While it’s not exactly as futuristic as 2001: A Space Odyssey, it’s no longer such a big stretch to imagine the day when a single operator anywhere in the world can remotely control 25 to 30 tractors, and when our crops effectively send us emails letting us know what they need.
As professor and chair of food, agricultural and biological engineering at Ohio State University, you might say Scott Shearer is in the catbird seat, and he knows exactly what he thinks about it all.
“Agricultural technology offers tremendous opportunities in terms of productivity, profitability, sustainability and connecting consumers to products,” Shearer says.
Still, there are significant hurdles ahead.
Venture capital is the key
The U.S. is flowing with investment money, much of it looking for ag tech startups.
A venture capital group that Shearer knows in Columbus, Ohio has a 10 per cent success rate — only one in 10 of the companies they invest in survives. But remember, he says, the ones that do succeed are going to change the face of agriculture.
While the bigger players in the agricultural industry are reluctant to risk investing in new businesses, they take notice when they see success.
Shearer points to Blue River Technology, a California company founded in 2011. It’s developed smart farm equipment that can identify individual plants and spray weeds in the field, and in September 2017, the company was bought by John Deere.
At Deere, the idea is taking root that such technology may replace GMOs and herbicide-tolerant crops.
“With the evolution of see-and-spray technology, the days of genetic manipulation could be behind us,” Shearer says, cautioning that rural internet connectivity is crucial for its success.
Controlling the environment and genetics
Collecting and using data will drive the agriculture of the future, says Shearer.
He cites a new Red Sun Farms facility in Ohio that grows mainly tomatoes, cucumbers and peppers 24/7 on 22 acres of greenhouses. The vertically integrated company is a “data-intensive” operation that’s within one day’s driving distance of 70 per cent of the U.S. population.
Livestock agriculture will also become more precise with, for example, robotic milkers that can sense the productivity of the cow and adjust feed rations on a daily basis to maximize production. Data from robotic milkers could also be used to improve genetics and breeding programs.
What we’ve been hearing is true, Shearer says.
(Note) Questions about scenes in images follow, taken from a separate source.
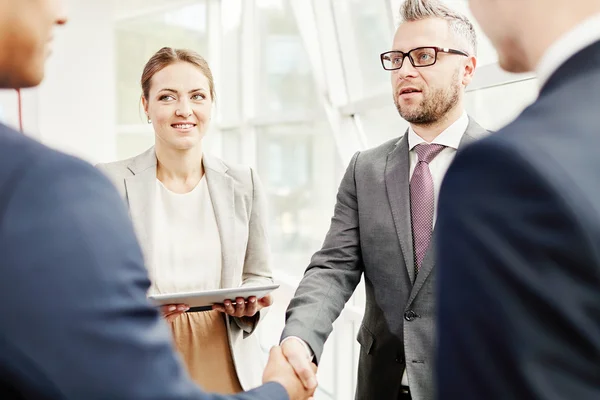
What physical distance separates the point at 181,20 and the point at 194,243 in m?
5.98

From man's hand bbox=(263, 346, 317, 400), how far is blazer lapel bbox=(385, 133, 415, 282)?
0.49m

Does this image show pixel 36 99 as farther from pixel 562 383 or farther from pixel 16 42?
pixel 562 383

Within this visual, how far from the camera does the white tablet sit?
1.79 meters

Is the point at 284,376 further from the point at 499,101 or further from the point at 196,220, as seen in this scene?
the point at 499,101

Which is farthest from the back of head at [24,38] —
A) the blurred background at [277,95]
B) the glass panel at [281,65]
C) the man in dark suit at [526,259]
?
the glass panel at [281,65]

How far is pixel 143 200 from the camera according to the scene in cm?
238

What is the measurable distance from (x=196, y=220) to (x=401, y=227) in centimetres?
92

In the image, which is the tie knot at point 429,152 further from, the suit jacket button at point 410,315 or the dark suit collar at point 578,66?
the dark suit collar at point 578,66

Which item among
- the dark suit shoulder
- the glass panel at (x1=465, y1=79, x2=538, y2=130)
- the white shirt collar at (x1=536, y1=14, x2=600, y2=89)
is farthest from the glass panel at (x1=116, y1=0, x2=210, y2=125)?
the white shirt collar at (x1=536, y1=14, x2=600, y2=89)

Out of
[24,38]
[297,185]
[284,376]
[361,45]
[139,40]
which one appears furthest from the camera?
[139,40]

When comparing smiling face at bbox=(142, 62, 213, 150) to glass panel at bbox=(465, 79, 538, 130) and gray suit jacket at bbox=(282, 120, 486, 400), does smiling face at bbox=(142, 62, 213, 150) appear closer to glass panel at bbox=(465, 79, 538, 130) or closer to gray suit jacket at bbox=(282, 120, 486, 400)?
gray suit jacket at bbox=(282, 120, 486, 400)

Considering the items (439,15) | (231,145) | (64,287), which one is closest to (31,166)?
(64,287)

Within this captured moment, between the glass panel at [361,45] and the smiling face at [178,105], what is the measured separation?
2.24 m

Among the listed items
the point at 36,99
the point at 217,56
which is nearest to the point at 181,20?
the point at 217,56
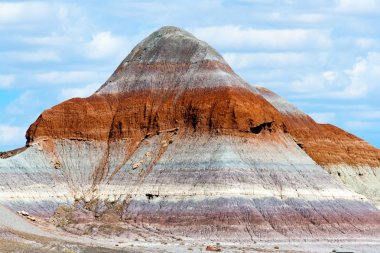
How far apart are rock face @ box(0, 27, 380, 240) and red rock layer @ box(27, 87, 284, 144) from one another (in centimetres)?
14

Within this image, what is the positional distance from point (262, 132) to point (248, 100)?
4.83 metres

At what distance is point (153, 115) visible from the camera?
14750 cm

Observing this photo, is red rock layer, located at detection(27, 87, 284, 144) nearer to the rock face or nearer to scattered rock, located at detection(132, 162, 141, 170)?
the rock face

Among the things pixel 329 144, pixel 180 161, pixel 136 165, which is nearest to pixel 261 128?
pixel 180 161

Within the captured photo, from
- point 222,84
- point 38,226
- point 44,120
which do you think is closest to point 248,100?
point 222,84

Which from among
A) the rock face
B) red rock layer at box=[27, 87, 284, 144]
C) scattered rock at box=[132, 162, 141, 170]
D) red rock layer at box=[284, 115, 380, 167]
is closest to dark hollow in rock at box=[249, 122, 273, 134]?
red rock layer at box=[27, 87, 284, 144]

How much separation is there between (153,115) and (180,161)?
1193cm

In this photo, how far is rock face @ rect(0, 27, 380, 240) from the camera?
130 meters

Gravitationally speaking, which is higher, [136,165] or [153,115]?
[153,115]

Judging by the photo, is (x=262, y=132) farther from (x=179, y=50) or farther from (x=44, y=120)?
(x=44, y=120)

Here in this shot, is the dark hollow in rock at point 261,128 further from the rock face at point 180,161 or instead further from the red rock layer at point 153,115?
the rock face at point 180,161

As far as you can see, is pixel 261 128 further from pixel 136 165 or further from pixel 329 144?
pixel 329 144

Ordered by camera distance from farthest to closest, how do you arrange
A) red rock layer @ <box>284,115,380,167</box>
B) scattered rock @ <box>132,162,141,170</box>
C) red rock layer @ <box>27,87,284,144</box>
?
red rock layer @ <box>284,115,380,167</box>
red rock layer @ <box>27,87,284,144</box>
scattered rock @ <box>132,162,141,170</box>

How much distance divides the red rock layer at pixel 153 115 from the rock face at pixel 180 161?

The future of field machinery will take a turn for the smaller.
“We’re going to automate everything, and I think we’re going to do that because equipment has gotten way too large,” he says, adding that compaction is damaging soil health.
Shearer predicts that by 2024, U.S. farmers will be buying 200,000 autonomous tractors a year.
Autonomous Solutions Inc. in Utah even has a fully automated platform called Mobius that that allows an operator to monitor multiple vehicles, i.e. that 25 to 30 tractors that we talked about.
Wild, wild west of technology
Shearer is enthusiastic about machine data generation that allows producers to see every single grain of corn and how it’s performing
Already, high-tech monitors exist to send 9,000 email messages annually from inside each acre crop, and emerging technologies can increase that figure tenfold.
When this kind of remote information is linked to field machinery, the potential, in Shearer’s words, will be “tremendous” for crop management.
But standardization is an issue, and with different companies being so proprietary about their innovations, systems can’t talk to one another, frustrating progress.
“It’s kind of the wild, wild west out there — a lot of different files and formats and a lot of different data moving in different directions,” Shearer says.
Ag Gateway is working on the problem. The non-profit organization has more than 200 member companies and its mission is to “promote and enable the industry’s transition to digital agriculture, and expand the use of information to maximize efficiency and productivity.”
It includes eight segments of the industry, including ag retail, crop nutrition and protection, precision agriculture, and grain and feed.
Bad connections and water woes
Shearer says rural areas in the U.S., as in Canada, are woefully behind in access to high-speed data options. While tractors and machinery can be hooked up to the internet to store data in the cloud, live-streaming video, for example, is out of reach.
Shearer has recently returned from east Africa where connectivity is nearly non-existent and farmers spend most of their days searching for water for crops and livestock.
Access to water is a universal problem, and Shearer says having data on where and when precipitation occurs would be a huge leap forward. Even in North America, whose fresh water supplies are the envy of the world, we have water issues.
“We’re going to have to get better at using the resources we have,” Shearer says.
Drainage systems, too, need to be modernized, by introducing the ability to control water flow so that nutrients can be prevented from moving off site and causing, among other things, toxic algal blooms.
And then there will be the disruptive “Black Swan” technologies that none of us yet know about, altering how farmers farm and how ag business gets done.
While there continue to be barriers — bringing down costs is a big one, as is data sharing — Shearer is optimistic they will be managed, and that the future of digital agriculture will be a more productive, profitable, transparent and sustainable one.